Brief descriptive captions
--------------------------------

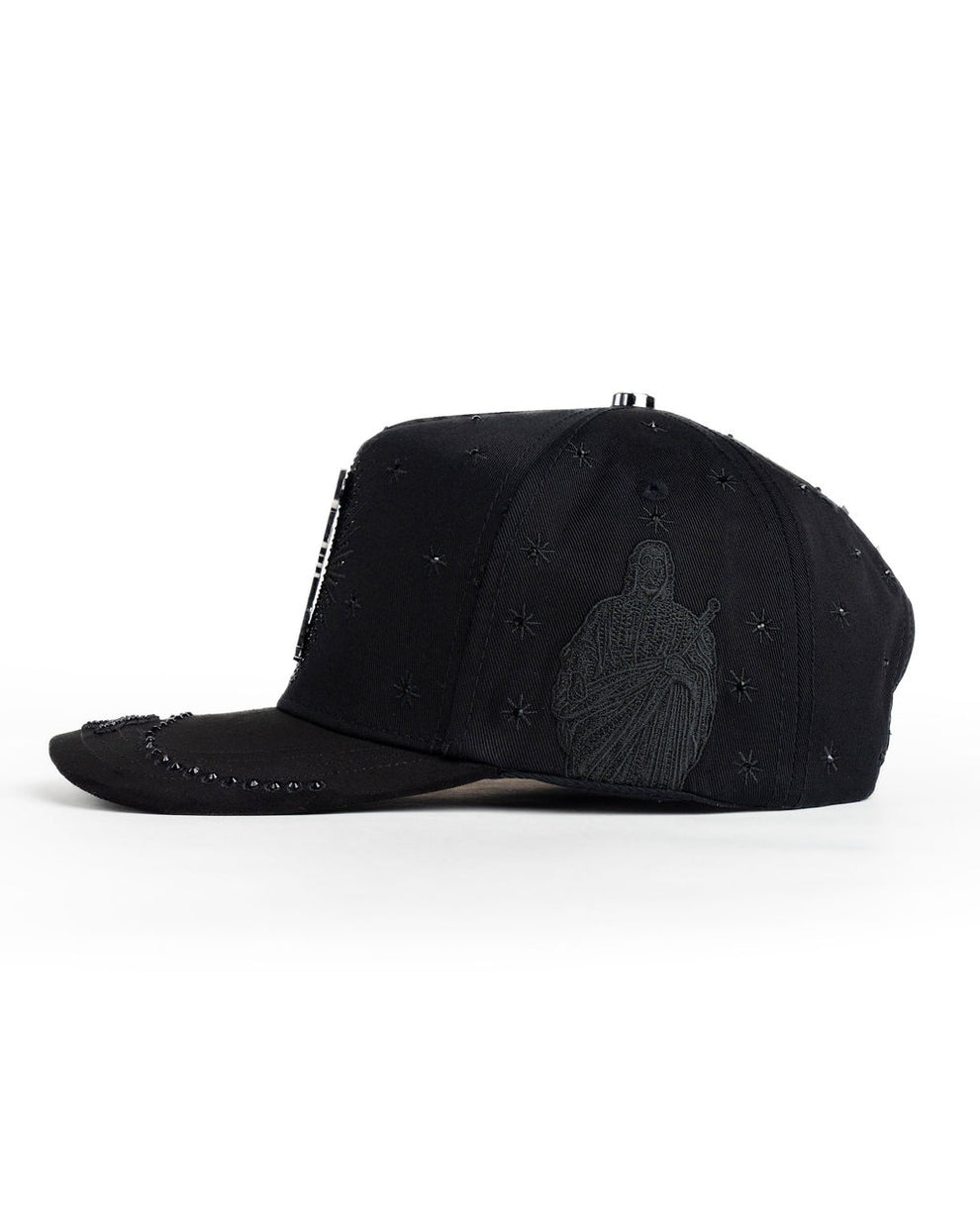 Kids San judas black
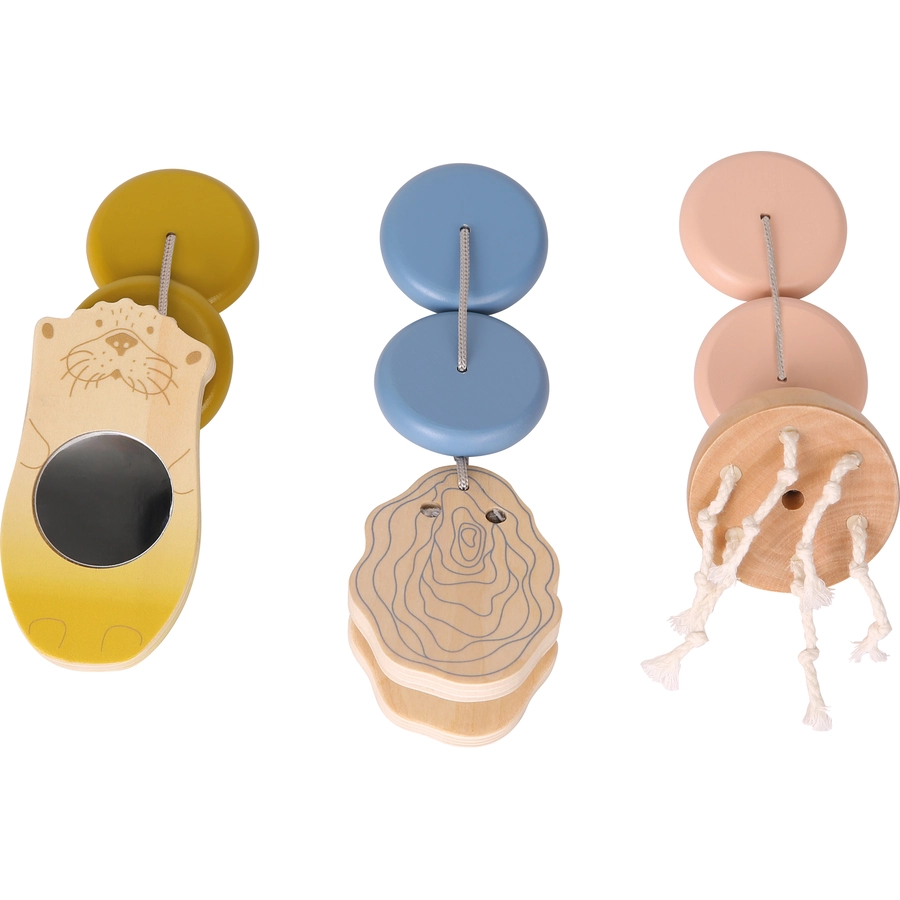 small foot® Baby Spielbogen Seaside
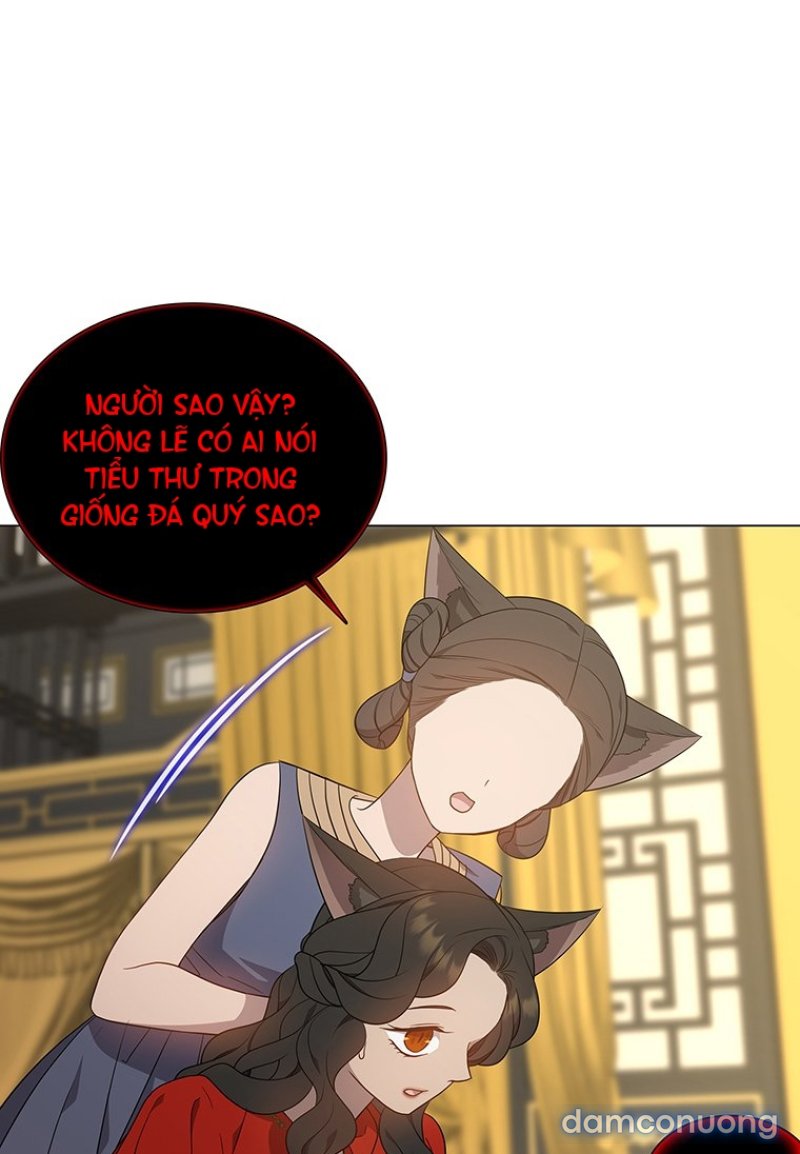 [18+] VE VÃN MÊ HOẶC HỒ LY Chapter 42 - Trang 54 - Dâm Cô Nương
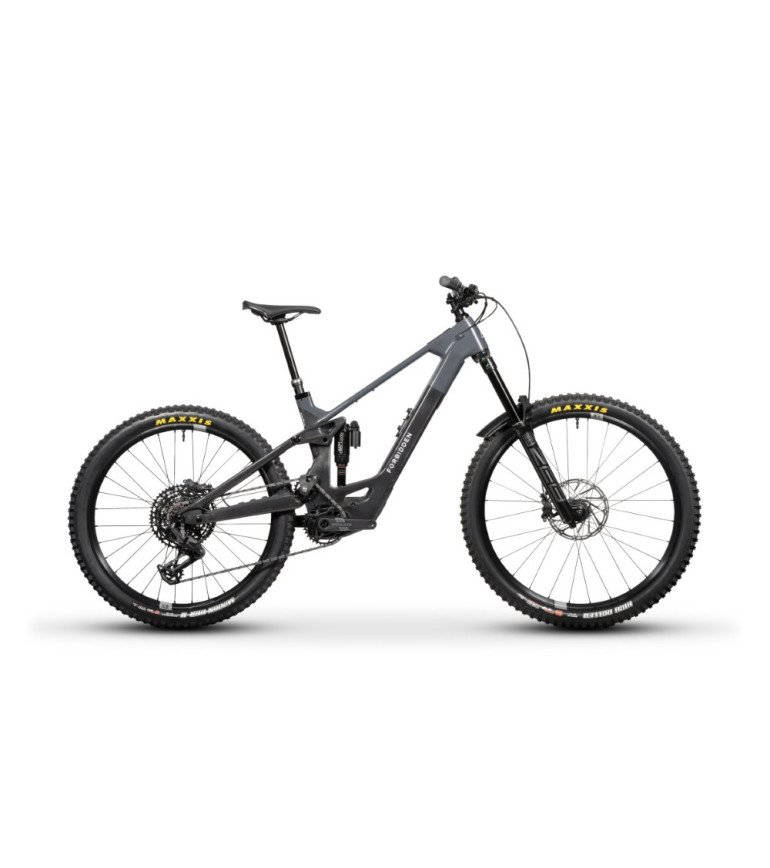 Forbidden Dreadnought E T4 2026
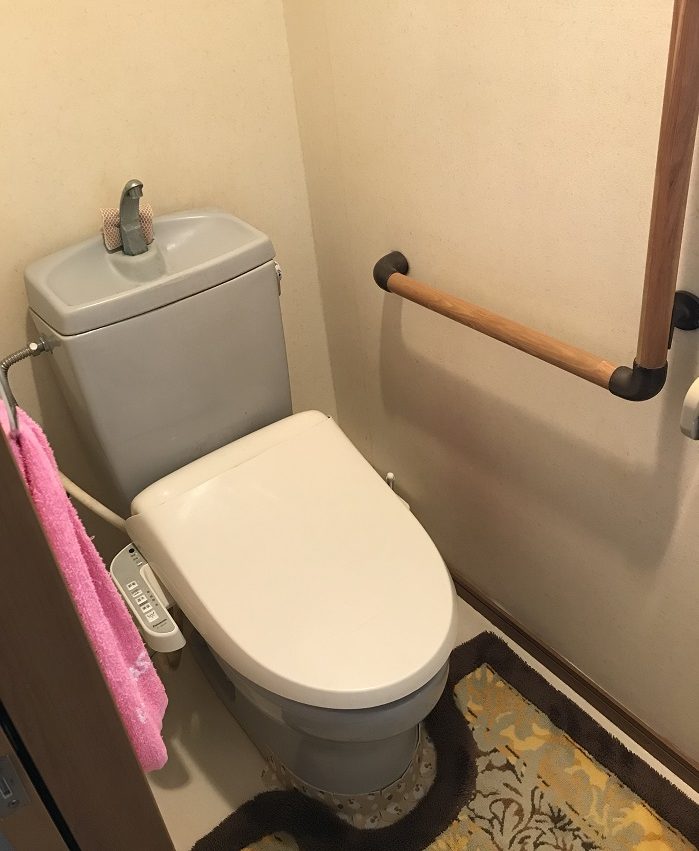 ビフォー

--------------------------------

- [TASK ITEM]:
From the first line to the last, retype the entries above exactly, minus the pictures.

- [RESULT FOR THIS TASK]:
 Kids San judas black
 small foot® Baby Spielbogen Seaside
 [18+] VE VÃN MÊ HOẶC HỒ LY Chapter 42 - Trang 54 - Dâm Cô Nương
 Forbidden Dreadnought E T4 2026
 ビフォー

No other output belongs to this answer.